→ **Estratto del testo**
Il ritorno di Malta alla Biennale di Venezia

Dopo un’assenza di diciotto anni, il Padiglione maltese torna a calcare le scene della Biennale veneziana. Ne abbiamo parlato con i curatori Raphael Vella e Bettina Hutschek.

Malta e il suo arcipelago di isole si stagliano nella parte più meridionale del Mare Mediterraneo e combattono il mito dell’assolata e pacifica vita mediterranea con una delle più alte densità di popolazione in Europa. E tuttavia sono molti i cliché che Malta riesce a sfatare unendo a una delle crescite economiche più sorprendenti di questo anno anche importanti obiettivi culturali, come ad esempio il titolo di Capitale della Cultura Europea nel 2018. A conclusione del suo semestre alla presidenza europea, Malta torna alla Biennale di Venezia dopo un silenzio durato diciotto anni (l’ultima volta era nel 1999). Raphael Vella e Bettina Hutschek, selezionati tramite una open call internazionale, sono due artisti-curatori attivi da diversi anni nell’organizzazione di festival e rassegne d’arte sull’isola.

Quando avete deciso di lavorare in un team curatoriale?
Bettina Hutschek: In realtà era da un po’ di tempo che io e Raphael volevamo lavorare assieme in un progetto artistico, per cui quando è stata proclamata l’open call dell’Arts Council abbiamo pensato che probabilmente la nostra prima collaborazione poteva essere come curatori e non come artisti.

Karine Rougier, Horses dream, 2015

Karine Rougier, Horses dream, 2015

Il vostro padiglione è interamente basato sul tema dell’identità.
Raphael Vella: La definizione dell’identità è qualcosa che mi interessa e coinvolge profondamente. Questa isola è continuamente alla ricerca della definizione dell’identità, spesso anche creando concetti di appartenenza che, pur essendo maltese, mi escludono del tutto. Ad esempio, tempo fa, si è diffusa l’idea che la caccia fosse uno degli elementi che contraddistinguono l’identità maltese. Beh, il mondo della caccia mi è profondamente estraneo e mi affascina l’idea che ciò che è così identitario per qualcuno possa essere muto per qualcun altro.

→ **Dati registrati**
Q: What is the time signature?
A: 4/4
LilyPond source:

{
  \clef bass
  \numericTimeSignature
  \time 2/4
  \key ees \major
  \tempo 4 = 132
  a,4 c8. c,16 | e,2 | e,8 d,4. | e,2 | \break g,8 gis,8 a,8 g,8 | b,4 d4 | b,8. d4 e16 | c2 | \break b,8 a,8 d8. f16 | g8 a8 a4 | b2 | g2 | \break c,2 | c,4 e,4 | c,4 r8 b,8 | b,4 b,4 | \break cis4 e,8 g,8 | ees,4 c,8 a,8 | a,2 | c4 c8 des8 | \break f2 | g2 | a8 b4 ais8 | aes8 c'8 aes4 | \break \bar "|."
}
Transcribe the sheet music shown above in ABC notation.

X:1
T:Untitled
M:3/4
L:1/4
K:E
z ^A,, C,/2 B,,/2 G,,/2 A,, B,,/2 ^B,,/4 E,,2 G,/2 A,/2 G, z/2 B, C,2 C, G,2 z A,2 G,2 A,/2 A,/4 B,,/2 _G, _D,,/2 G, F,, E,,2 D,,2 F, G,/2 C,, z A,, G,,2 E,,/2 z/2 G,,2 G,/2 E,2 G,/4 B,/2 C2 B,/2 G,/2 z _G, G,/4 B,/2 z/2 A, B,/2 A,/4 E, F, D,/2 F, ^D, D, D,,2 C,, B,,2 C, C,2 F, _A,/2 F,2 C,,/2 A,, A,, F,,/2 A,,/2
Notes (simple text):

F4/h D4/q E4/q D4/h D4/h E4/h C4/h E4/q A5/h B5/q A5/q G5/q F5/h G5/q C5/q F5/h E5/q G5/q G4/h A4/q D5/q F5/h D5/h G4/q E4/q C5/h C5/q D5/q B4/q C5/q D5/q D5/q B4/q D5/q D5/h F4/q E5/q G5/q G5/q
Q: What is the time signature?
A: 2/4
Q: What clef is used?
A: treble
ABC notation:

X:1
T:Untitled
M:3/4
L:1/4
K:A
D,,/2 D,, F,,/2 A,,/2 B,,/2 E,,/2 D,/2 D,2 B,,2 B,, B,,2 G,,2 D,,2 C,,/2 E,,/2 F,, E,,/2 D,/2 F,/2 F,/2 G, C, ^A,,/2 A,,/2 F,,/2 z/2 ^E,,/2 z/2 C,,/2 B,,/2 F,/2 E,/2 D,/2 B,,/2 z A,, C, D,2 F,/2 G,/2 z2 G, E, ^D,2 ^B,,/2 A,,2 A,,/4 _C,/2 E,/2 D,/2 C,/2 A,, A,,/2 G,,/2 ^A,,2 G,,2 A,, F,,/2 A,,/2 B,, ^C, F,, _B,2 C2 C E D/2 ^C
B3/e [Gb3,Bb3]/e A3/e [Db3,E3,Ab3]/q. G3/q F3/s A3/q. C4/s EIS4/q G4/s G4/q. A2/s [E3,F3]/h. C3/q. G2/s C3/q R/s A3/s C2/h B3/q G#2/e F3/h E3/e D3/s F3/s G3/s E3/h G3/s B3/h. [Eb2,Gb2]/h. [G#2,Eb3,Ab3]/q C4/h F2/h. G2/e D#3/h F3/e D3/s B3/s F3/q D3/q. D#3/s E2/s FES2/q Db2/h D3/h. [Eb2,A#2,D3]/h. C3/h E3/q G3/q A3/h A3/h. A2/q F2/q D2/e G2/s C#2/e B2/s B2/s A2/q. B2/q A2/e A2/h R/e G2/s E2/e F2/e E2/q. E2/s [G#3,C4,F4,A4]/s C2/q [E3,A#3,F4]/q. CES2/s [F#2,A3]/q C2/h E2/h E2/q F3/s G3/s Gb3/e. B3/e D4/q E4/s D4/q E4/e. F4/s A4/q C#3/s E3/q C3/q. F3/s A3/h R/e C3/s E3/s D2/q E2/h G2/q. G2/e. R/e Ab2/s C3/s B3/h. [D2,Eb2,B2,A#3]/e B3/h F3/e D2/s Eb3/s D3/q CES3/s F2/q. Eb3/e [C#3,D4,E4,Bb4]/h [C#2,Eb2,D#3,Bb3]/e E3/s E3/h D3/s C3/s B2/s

→ **Cosa farai**
1. Trascrivi fedelmente il passo dell'intervista sul Padiglione maltese che comincia con le parole contenenti "Il ritorno di" e si chiude con "e Bettina Hutschek.".
2. Elenca tutte le persone chiamate per nome nell'intervista sul Padiglione maltese.
3. Prosegui l'intervista sul ritorno di Malta alla Biennale di Venezia dal punto in cui il testo si ferma.

→ **Risposte in ordine**
1.
Il ritorno di Malta alla Biennale di Venezia

Dopo un’assenza di diciotto anni, il Padiglione maltese torna a calcare le scene della Biennale veneziana. Ne abbiamo parlato con i curatori Raphael Vella e Bettina Hutschek.

2. Raphael Vella, Bettina Hutschek, Karine Rougier

3.
B. H.: Quando si guarda alla storia dell’isola, fatta di attraversamenti e conquiste, non si può fare a meno di domandarsi quale sia l’identità maltese o se esista un’identità che contraddistingua solo Malta, un carattere peculiare diverso da quello della Sicilia e della Libia, i suoi vicini più prossimi. In una certa misura stiamo analizzando il caso maltese come un esempio attraverso il quale ripensare l’identità nazionale, così discussa di questi tempi. Siamo profondamente convinti che l’identità sia un concetto fluido, quasi finzionale, ed è anche per questo che abbiamo deciso di chiamare la nostra ricerca Incomplete inventory e di creare una lista seguendo il modello di Borges e del suo Emporio celeste dei riconoscimenti benevoli.

Come si evita che questo esercizio di definizione identitaria sfoci nel nazionalismo?
R. V.: Il nazionalismo era precisamente quello che volevamo combattere. All’opposto, eravamo interessati a proporre una varietà di elementi, di oggetti, di punti di vista al fine ultimo di confondere chi guarda. Il nostro desiderio è che lo spettatore che lascia il Padiglione porti con sé una sensazione di smarrimento e di curiosità. Ci interessa confondere le acque, fornire una visione problematica, meticcia dell’identità. Ed è anche per questa ragione che abbiamo fortemente voluto in mostra i ritratti dei transgender di Gilbert Calleja.
B.H.: Inoltre, ciò che più ci premeva era anche problematizzare il ruolo dell’intellettuale, sottolineando come anche un “esterno” come me possa avere una voce nello studio dell’identità, prescindendo da qualunque diritto di nascita o di nazionalità.

Giacomo Gastaldi, Isola de Malta. Ganado Collection

Giacomo Gastaldi, Isola de Malta. Ganado Collection

Come avete selezionato gli artisti in mostra?
B. H.: La decisione dei nomi è venuta dopo la definizione del tema, Homo Melitensis. Quando abbiamo presentato il nostro progetto non avevamo ancora chiaro quali sarebbero stati i nomi definitivi.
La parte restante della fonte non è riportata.